Republican South Carolina Gov. Henry McMaster, who was endorsed by President Trump, turned back a challenge from businessman and first-time candidate John Warren to win the GOP nomination for governor in a runoff.

McMaster – who was lieutenant governor until he replaced Gov. Nikki Haley when she became America’s U.N. ambassador – was one of the first statewide elected officials anywhere in America to endorse Donald Trump for president. The president repaid the favor by traveling to the state for a last-minute “get out the vote” rally for McMaster Monday night.

MARYLAND

In Maryland, former NAACP President Ben Jealous defeated Prince George’s County Executive Rushern Baker and will face GOP Gov. Larry Hogan in the fall. Jealous promised to run a Sanders-like campaign against the popular Hogan, who the polls indicate is an early favorite for re-election. This makes him something of a rarity in the heavily Democratic state.

In the contest for U.S. Senate in Maryland, incumbent Democrat Ben Cardin easily won re-nomination against six opponents, including Chelsea Manning, a former U.S. Army solider convicted of leaking sensitive information and later pardoned by President Obama after serving seven years of a 35-year sentence.

MISSISSIPPI

In Mississippi, Democrat David Baria emerged from the runoff as the winner for the right to take on Republican incumbent U.S. Sen. Roger Wicker in the November election in something akin to a quixotic challenge.

In the state’s 3rd Congressional District, Republican Michael Guest defeated Whit Hughes in the runoff for the seat held by retiring GOP U.S. Rep. Greg Harper.

COLORADO

In Colorado, progressive Democratic multi-millionaire Jared Polis and Republican Walker Stapleton, a member of the Bush political dynasty, will face off against one another in the race for governor.
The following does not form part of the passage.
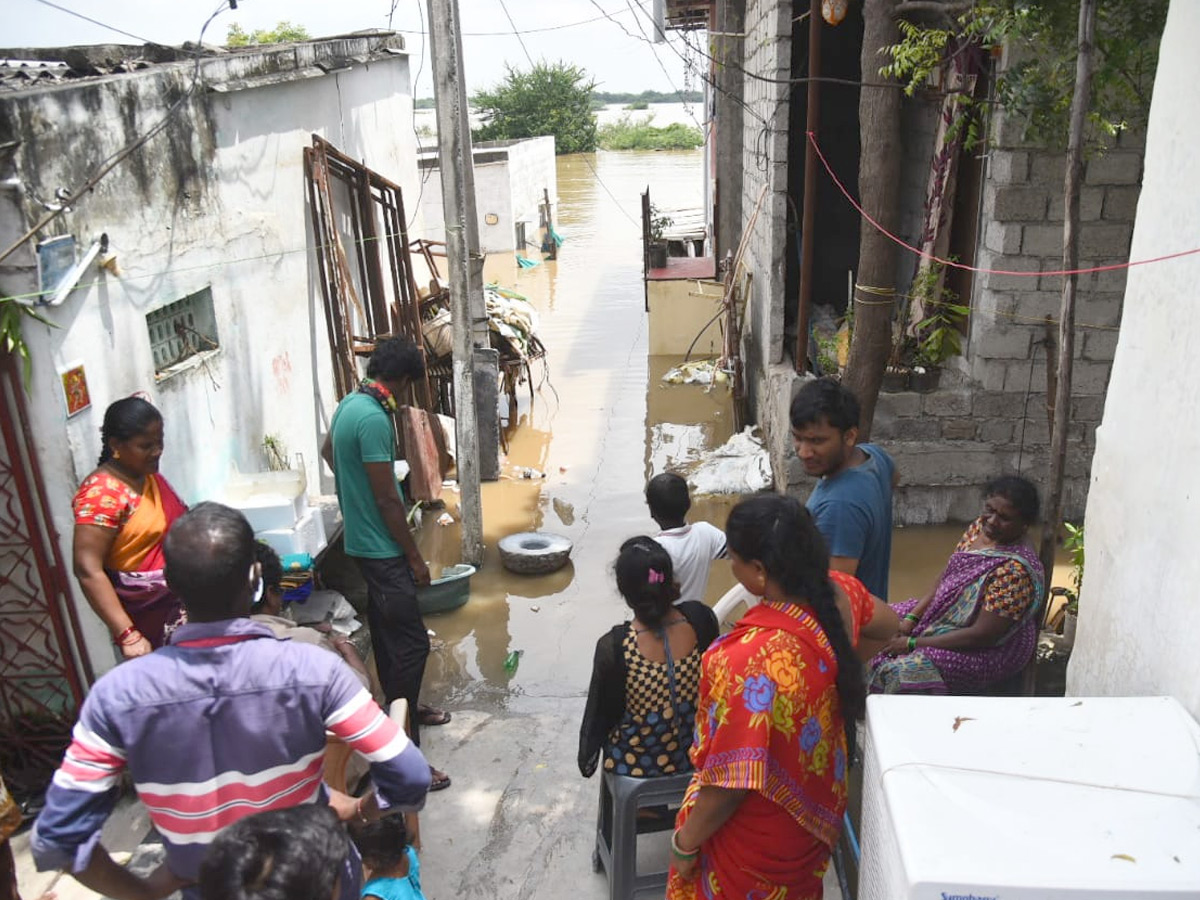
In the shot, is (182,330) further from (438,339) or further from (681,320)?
(681,320)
In the race for Polis’ open congressional seat the Democrats nominated attorney Joe Neguse, whose campaign relied heavily on his life story – he is the son of African refugees – to make a personal connection with voters.

In the state’s 6th Congressional District, conservative GOP Rep. Doug Lamborn beat back four challengers to win renomination for a seventh term representing the residents of Colorado Springs and its environs.

OKLAHOMA

In Oklahoma, Republican former Oklahoma City Mayor Mick Cornett and former state Attorney General Drew Edmondson emerged from a multi-candidate field to win their respective party nominations for governor.

In the heavily Republican 1st Congressional District in Tulsa, the GOP’s Tim Harris won the nomination in the race to follow former Rep. Jim Bridenstine, now the NASA administrator, into Congress.

Overall, the primaries Tuesday saw few surprises – with the exception of Crowley’s stunning upset – and saw no clear trends emerging save for the continued popularity of President Trump among Republicans in Republican areas.